In response to the rapidly expanding market for natural gas and the subsequent pressure to build new pipelines, Pennsylvania Governor Tom Wolf commissioned a Pipeline Infrastructure Task Force (PITF) in May, 2015 (Sheriden, 2015). Leading the task force, John Quigley, Secretary for the Pennsylvania Department of Environmental Protection (DEP), is tasked with crafting a set of suggestions for more responsible pipeline infrastructure. The task force is composed of 48 members divided into 12 working groups which include areas of environmental protection, pipeline safety, public participation, agriculture, and local governance. An additional 101 experts, industry professionals, and government workers are contributing their expertise. The task force’s r approach is to engage a range of stakeholders for collaboration on creating a more effective pipeline system that balances environmental protection with economic opportunity (“Governor’s Pipeline”, 2015). Wolf has requested the task force deliver a report to his office in the beginning of 2016 with a set of suggestions.

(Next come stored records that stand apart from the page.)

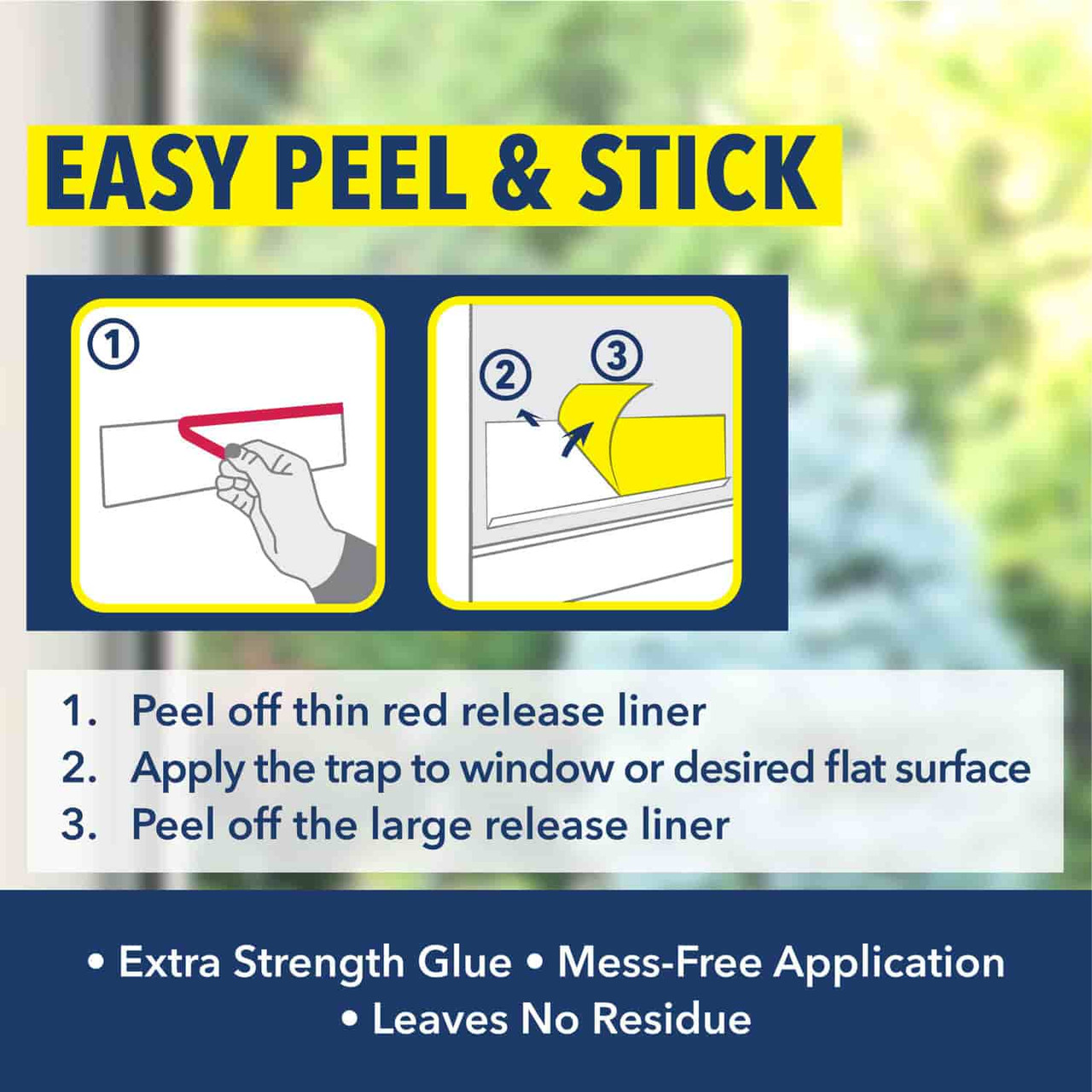 EASY PEEL & STICK

①

② ③

1. Peel off thin red release liner
2. Apply the trap to window or desired flat surface
3. Peel off the large release liner

• Extra Strength Glue • Mess-Free Application • Leaves No Residue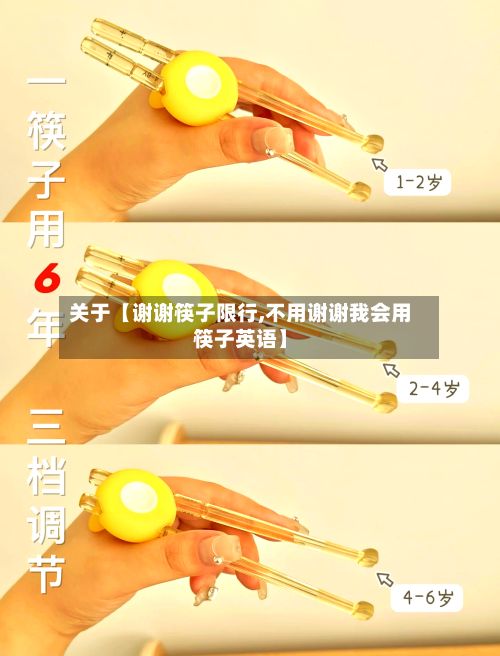 一筷子用6年

三档调节

1-2岁

关于【谢谢筷子限行,不用谢谢我会用筷子英语】

2-4岁

4-6岁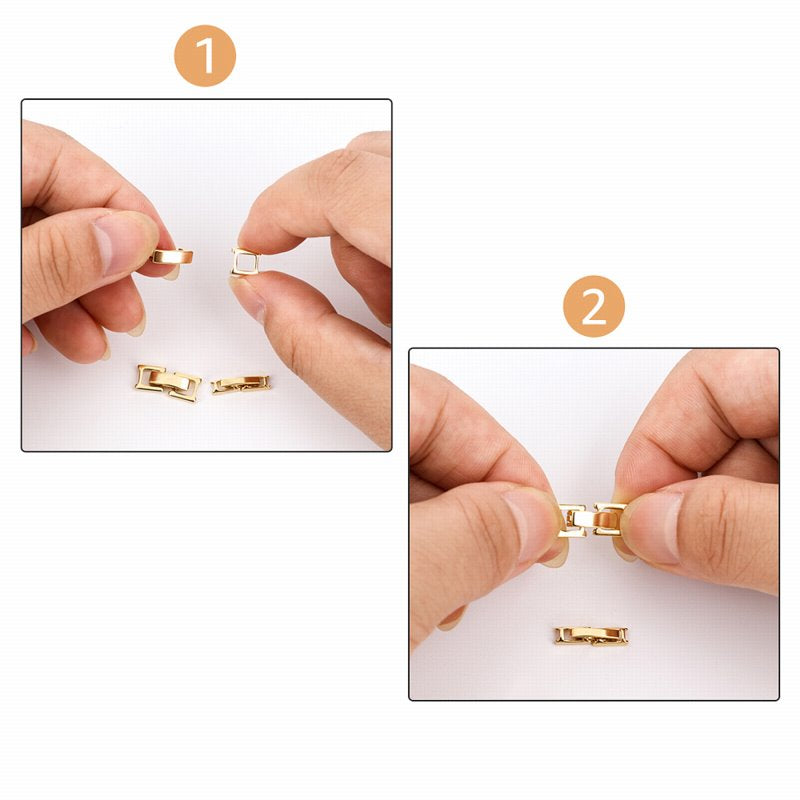 1

2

The projected increase in pipelines may mean more stringent safety regulations are needed. From 2000-2009, Pennsylvania saw over $70 million in property damage from pipelines, a total of 10 fatalities, and 117 significant incidents involving pipelines (Pless, 2011). A recent draft report from PITF in November 2015 cited 184 recommendations for improving pipeline regulations. As key stakeholders, the group was tasked with identifying best practices in their respective areas for safe and environmentally sound pipeline infrastructure. Quigley anticipates the feasibility of these recommendations will be considered for implementation once the final report is submitted (Skrapitz, 2015, November 11). The task force is working on being transparent, so much of their work can be found online including the most recent draft report, video recordings of meetings, and PowerPoint presentation presented to the group (“Governor’s Pipeline”, 2015). A presentation by Quigley pointed out his mission is to find the balance between all stakeholders and the win-win scenarios between all those impacted. This includes gathering insight from a variety of communities, landowners, cultural and historical advocates, and the economic sectors of agriculture, timber, and outdoor recreation (Quigley, 2015).
While the PITF is trying to engage entities that hold stakes in the development of pipelines, opponents argue whether the question is being asked if pipelines are even necessary. Some citizens charge that there is not enough citizen involvement in the PITF and it is premised on the wrong assumption that pipelines are even wanted.